- 38°37′08″N 39°28′12″E﻿ / ﻿38.6189°N 39.47°E
- Type: tell, cemetery, human settlement
- Periods: Chalcolithic, Early Bronze Age, Early Iron Age, Middle Ages
- Location: Elazığ Province, Turkey

Site notes
- Elevation: 855 m (2,805 ft)
- Height: 35 m (115 ft)
- Length: 800 m (2,600 ft)
- Width: 600 m (2,000 ft)
- Area: 8.2 ha (20 acres)
- Excavation dates: 1968–1974
- Archaeologists: Harald Hauptmann
- Condition: flooded

= Norşuntepe =

Archaeological mound in Turkey

Norşuntepe is a tell, or archaeological settlement mound, in Elazığ Province (Turkey). The site was occupied between the Chalcolithic and Iron Age and is now partially submerged by Lake Keban. It was excavated between 1968 and 1974.

== The site and its environment ==
Before it was flooded, Norşuntepe was located on the Altınova Plain near the mouth of the Murat River (downstream from the town of Palu, Elazığ). It is now partially submerged by the reservoir created by the Keban Dam; its top is still above the water level. The site consists of a central hill or "acropolis" measuring 140 by 100 m and 35 m high, making it the largest tell in the area. The central hill is surrounded by lower terraces encompassing an area of 800 by 600 m.

== History ==
Norşuntepe was occupied from the Chalcolithic to the Iron Age. The excavators have recognized 40 different occupation levels ranging in date from the fifth millennium BC to ca. 600 BC. Its occupation levels overlap to a large degree with those excavated at nearby Arslantepe.

=== Chalcolithic ===
The Chalcolithic occupation at Norşuntepe can be divided in 3 phases. The oldest Phase I dates to the Middle Chalcolithic and included Ubaid-type pottery. Phase II represents the Late Chalcolithic and during its final levels, more complex architecture appeared in the excavated area.

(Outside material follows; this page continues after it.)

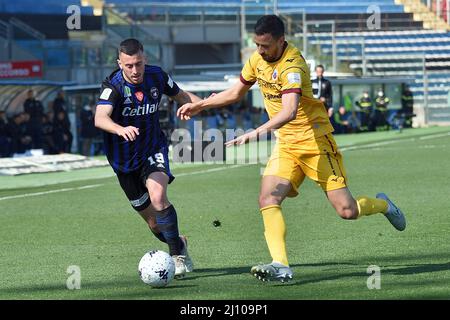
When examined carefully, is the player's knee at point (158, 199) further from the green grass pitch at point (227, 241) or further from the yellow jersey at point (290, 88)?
the yellow jersey at point (290, 88)

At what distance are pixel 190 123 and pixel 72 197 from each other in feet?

====Phase II: Metallurgy and arsenical bronze ====
Also during Phase II, copper and arsenical bronze production was practiced at the site.

Norşuntepe provides first clear and unambiguous evidence of arsenical bronze production in this general area before the 4th millennium. It demonstrates that some form of arsenic alloying was being deliberately practised. Since the slag identified at Norşuntepe contains no arsenic, this means that arsenic-bearing materials were added separately. The evidence was discovered at the levels with Ubaid style ceramics, where also were found a number of structures related to the Mesopotamian architectural traditions. A related site in the area from the same time period is Değirmentepe, where arsenic-bronze was also produced around 4200 BC.

====Phase III====
The final Chalcolithic phases were characterized by small-scale single-room houses. Radiocarbon dating from the different Chalcolithic levels provided dates between 4300 and 3800 BC.

=== Early Bronze ===
After a hiatus, Norşuntepe was again occupied during the Early Bronze Age. The site reached a size of 3.2 hectares in the Early Bronze I and II periods and then shrank to 0.8 hectares in EB III. During this period, the site was surrounded by a mudbrick city wall built on a stone foundation. There is evidence for copper production and some sort of palace or large, central building appears at the site in the final phases. In terms of material culture and architecture, there are clear parallels with Transcaucasia, and the Kura–Araxes culture. The latest Early Bronze Age phase in Norşuntepe ends in fire.

=== Middle Bronze ===
The Middle Bronze Age settlement is smaller than its precursor and no evidence for a palace has been found.

=== Late Bronze ===
==== Mitanni period ====
The Late Bronze Age remains at Norşuntepe was heavily disturbed by later Iron Age activity, but some larger buildings have been excavated. This region would have been in the Mitanni Empire, the source of copper.

==== Hittite period ====
From around 1350 BC onwards, the Hittites gained influence in this region fighting the Mitanni Empire.

=== Iron Age ===
The Early Iron Age at Norşuntepe (1150–800 BC) is characterized by a shift away from Hittite material culture, possibly as a result of the influx of immigrants such as the Mushki. The settlement seems to have been restricted to the south terrace and may have had a rural character.

==== Urartu period ====
During its final occupation phases (800–600 BC), Norşuntepe was part of Urartu. A building with a large, columned hall was located on the mail hill, whereas a second large building, possibly a caravanserai, was excavated on the south terrace. A cemetery located on the hill top included a burial chamber where three horses together with gear and weapons were buried.

The hilltop was again used as a cemetery during the medieval period.

== Excavations ==
It was excavated between 1968 and 1974 under the direction of German archaeologist Harald Hauptmann as part of the salvage project to document archaeological sites that would be flooded by the construction of the Keban Dam. Excavation of the site focused on three areas: the western slope, the so-called "acropolis" area, and the south terrace.